## Begin DATASET ROWS

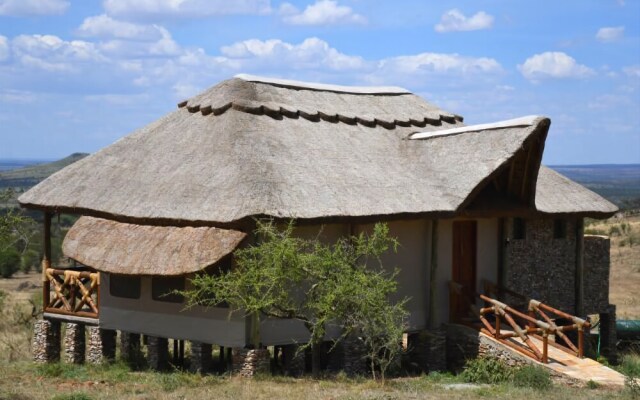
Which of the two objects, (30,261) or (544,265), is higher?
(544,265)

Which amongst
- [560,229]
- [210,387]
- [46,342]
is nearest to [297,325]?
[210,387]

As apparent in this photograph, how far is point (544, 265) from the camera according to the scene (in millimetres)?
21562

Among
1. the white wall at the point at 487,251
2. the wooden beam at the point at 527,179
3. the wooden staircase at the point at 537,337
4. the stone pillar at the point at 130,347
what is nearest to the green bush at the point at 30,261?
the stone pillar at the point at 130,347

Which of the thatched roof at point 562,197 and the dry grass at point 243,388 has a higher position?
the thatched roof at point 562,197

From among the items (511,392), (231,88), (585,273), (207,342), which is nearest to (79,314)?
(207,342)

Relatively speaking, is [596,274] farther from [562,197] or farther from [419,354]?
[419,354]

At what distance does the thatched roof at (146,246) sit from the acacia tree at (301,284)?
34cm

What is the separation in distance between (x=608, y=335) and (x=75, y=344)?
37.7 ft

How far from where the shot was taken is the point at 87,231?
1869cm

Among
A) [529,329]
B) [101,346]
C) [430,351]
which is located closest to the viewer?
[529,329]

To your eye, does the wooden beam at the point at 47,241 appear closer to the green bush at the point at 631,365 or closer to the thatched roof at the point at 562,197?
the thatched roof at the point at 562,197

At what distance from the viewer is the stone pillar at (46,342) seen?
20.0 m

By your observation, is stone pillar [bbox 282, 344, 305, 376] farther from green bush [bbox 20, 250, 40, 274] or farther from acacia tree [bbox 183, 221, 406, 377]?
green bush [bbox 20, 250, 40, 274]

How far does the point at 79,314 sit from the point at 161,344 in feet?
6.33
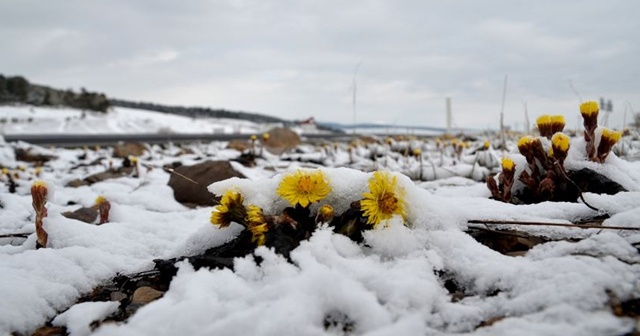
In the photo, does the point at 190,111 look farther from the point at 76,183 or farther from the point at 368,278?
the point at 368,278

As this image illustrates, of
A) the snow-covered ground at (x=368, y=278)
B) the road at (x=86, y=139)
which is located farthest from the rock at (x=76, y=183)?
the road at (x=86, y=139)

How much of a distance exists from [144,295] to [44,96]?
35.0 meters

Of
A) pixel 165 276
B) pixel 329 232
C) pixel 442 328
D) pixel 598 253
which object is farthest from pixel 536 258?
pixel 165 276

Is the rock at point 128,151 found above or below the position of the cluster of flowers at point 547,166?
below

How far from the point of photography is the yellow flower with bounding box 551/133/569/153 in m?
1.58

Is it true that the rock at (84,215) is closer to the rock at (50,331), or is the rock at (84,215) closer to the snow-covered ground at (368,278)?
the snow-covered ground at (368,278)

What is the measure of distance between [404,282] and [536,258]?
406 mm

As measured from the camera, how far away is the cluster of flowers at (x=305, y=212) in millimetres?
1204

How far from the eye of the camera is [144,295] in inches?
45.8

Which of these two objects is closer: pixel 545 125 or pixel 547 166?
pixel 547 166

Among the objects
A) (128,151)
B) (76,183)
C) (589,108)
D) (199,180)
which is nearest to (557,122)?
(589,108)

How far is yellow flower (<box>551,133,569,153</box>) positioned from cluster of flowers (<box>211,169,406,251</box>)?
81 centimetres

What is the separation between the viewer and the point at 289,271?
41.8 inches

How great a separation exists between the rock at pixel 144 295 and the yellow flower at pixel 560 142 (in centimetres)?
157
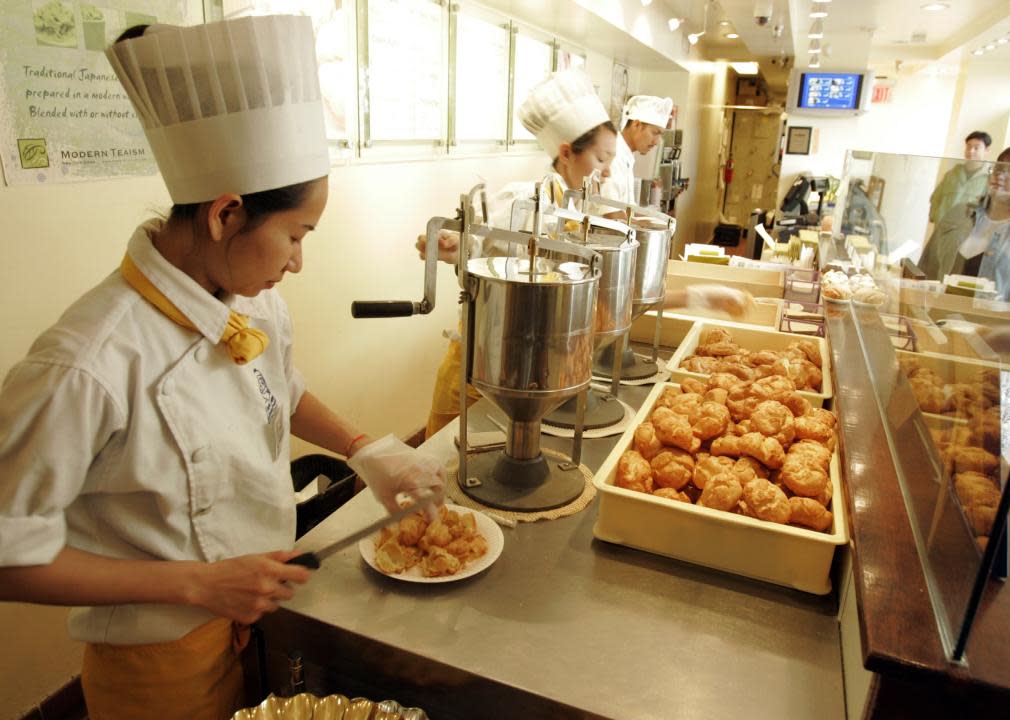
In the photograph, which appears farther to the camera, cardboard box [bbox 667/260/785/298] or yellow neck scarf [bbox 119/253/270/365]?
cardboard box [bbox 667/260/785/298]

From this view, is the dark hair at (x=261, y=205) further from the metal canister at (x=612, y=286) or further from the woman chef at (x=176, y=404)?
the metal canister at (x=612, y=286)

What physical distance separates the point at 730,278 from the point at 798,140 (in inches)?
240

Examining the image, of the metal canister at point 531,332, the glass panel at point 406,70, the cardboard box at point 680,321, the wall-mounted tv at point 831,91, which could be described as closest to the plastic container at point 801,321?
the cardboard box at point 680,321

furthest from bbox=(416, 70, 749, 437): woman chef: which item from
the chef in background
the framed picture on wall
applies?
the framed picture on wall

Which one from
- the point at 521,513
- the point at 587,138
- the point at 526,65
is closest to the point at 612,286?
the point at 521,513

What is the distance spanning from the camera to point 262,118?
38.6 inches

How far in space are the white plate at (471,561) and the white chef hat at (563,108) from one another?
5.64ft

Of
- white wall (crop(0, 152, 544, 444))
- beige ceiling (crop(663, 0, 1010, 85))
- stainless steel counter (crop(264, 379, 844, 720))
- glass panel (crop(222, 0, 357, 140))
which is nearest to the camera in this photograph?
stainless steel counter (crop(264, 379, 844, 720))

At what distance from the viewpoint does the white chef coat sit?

## End DATASET ROWS

WHAT YOU WILL DO = Reproduce the material between the line containing "As measured from" and the line containing "81 centimetres", inclusive, with every number in the answers (the distances and coordinates) reduced by 73.

IN RESPONSE =
As measured from the camera, how far away is the cluster of flowers at (x=305, y=212) in millimetres?
1131

How far from the eye of the camera is [144,295] in inches?
-27.2

Which of these two objects is closer: pixel 545 125 or pixel 547 166?
pixel 474 93

Among the objects
A) (128,151)
B) (76,183)
C) (589,108)
D) (199,180)
which is nearest to (557,122)?
(516,35)

How far is yellow flower (<box>551,133,569,153</box>) positioned from cluster of flowers (<box>211,169,406,251</box>)?
8 centimetres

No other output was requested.